- Exercise tasks:
(1) Please list the capitalized terms in the termination section of the contract excerpt, leaving out section references and place names.
(2) Carry on the contract excerpt past its final sentence.

- Document section:
* Start *
Section 14. Termination.
     This Agreement (other than Sections 3C and Sections 10 through 18, inclusive, and all related definitions, all of which shall survive such termination) shall terminate at 5:00 p.m., New York City time, on the Option Expiration Date; provided that if the requisite Consents are not obtained this Agreement shall automatically terminate and be void ab initio.
Section 15. Governing Law; Jurisdiction.
          A. THIS AGREEMENT SHALL BE GOVERNED BY THE LAWS OF THE STATE OF NEW YORK. EACH OF THE PARTIES HEREBY IRREVOCABLY AND UNCONDITIONALLY SUBMITS TO THE JURISDICTION OF ANY COURT OF THE STATE OF NEW YORK LOCATED IN NEW YORK COUNTY, NEW YORK AND ANY FEDERAL COURT LOCATED IN NEW YORK COUNTY, NEW YORK WITH RESPECT TO ANY PROCEEDING RELATING TO THIS AGREEMENT. FURTHER, EACH OF THE PARTIES HEREBY IRREVOCABLY AND UNCONDITIONALLY WAIVES ANY OBJECTION OR DEFENSE THAT IT MAY HAVE BASED ON IMPROPER VENUE OR FORUM NON CONVENIENS TO THE CONDUCT OF ANY SUCH PROCEEDING IN ANY SUCH COURTS. THE PARTIES AGREE THAT ANY OR ALL OF THEM MAY FILE A COPY OF THIS PARAGRAPH WITH ANY COURT AS WRITTEN EVIDENCE OF THE KNOWING, VOLUNTARY AND BARGAINED AGREEMENT AMONG THE PARTIES IRREVOCABLY TO WAIVE ANY OBJECTIONS TO VENUE OR TO CONVENIENCE OF FORUM. EACH OF THE PARTIES (ON BEHALF OF ITSELF AND ITS AFFILIATES) AGREES THAT A FINAL JUDGMENT IN ANY SUCH ACTION OR PROCEEDING WILL BE CONCLUSIVE AND MAY BE ENFORCED IN OTHER JURISDICTIONS BY SUIT ON THE JUDGMENT OR IN ANY OTHER MANNER PROVIDED BY APPLICABLE LAW.
* End *
- Data rows:
* Start *
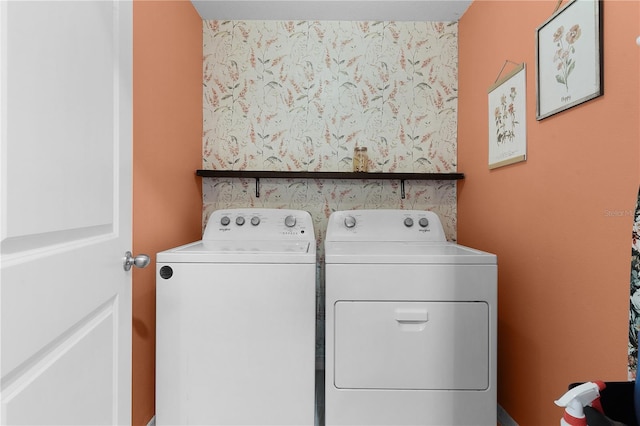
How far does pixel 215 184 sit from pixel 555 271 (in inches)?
74.5

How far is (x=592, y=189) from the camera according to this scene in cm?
121

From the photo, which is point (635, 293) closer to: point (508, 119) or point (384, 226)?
point (508, 119)

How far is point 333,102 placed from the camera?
2.37 meters

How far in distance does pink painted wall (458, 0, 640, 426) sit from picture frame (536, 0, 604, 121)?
0.03 meters

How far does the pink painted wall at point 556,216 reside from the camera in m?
1.09

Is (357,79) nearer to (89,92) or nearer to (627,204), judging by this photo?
(627,204)

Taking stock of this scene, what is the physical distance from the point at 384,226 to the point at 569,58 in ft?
3.78

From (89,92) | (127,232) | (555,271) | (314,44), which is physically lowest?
(555,271)

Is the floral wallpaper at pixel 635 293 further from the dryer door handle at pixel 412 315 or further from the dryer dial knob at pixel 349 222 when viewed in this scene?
the dryer dial knob at pixel 349 222

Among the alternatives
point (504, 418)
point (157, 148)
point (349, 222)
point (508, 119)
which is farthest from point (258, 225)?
point (504, 418)

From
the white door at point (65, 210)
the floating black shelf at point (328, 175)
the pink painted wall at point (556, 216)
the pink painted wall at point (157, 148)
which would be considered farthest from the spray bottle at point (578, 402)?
* End *
- Answers to the exercise:
(1) Agreement, Option Expiration Date, Consents

(2)
          B. To the extent that any Party has or hereafter may acquire any immunity from jurisdiction of any court or from any legal process (whether through service or notice, attachment prior to judgment, attachment in aid of execution, execution or otherwise) with respect to itself or its property,

32


 

each Party hereby irrevocably waives such immunity in respect of its obligations with respect to this Agreement.
          C. EACH PARTY WAIVES, TO THE FULLEST EXTENT PERMITTED BY APPLICABLE LAW, ANY RIGHT IT MAY HAVE TO A TRIAL BY JURY IN RESPECT OF ANY ACTION, SUIT OR PROCEEDING ARISING OUT OF OR RELATING TO THIS AGREEMENT. EACH PARTY CERTIFIES THAT IT HAS BEEN INDUCED TO ENTER INTO THIS AGREEMENT BY, AMONG OTHER THINGS, THE MUTUAL WAIVERS AND CERTIFICATIONS SET FORTH ABOVE IN THIS PARAGRAPH 15.
Section 16. Third Party Beneficiaries.
     This Agreement shall not benefit or create any right or cause of action in or on behalf of any Person other than the Company, the Noteholders and their respective successors and permitted assigns.
Section 17. Headings.
     The headings in this Agreement are for convenience only and shall not affect the construction or interpretation of this Agreement.
Section 18. Entire Agreement.
     This Agreement, together with the Exhibits, constitutes the entire agreement and understanding between the Company and the Noteholders with respect to the subject matter hereof and shall supersede any prior agreements and understandings between the Company and Noteholder with respect to such subject matter.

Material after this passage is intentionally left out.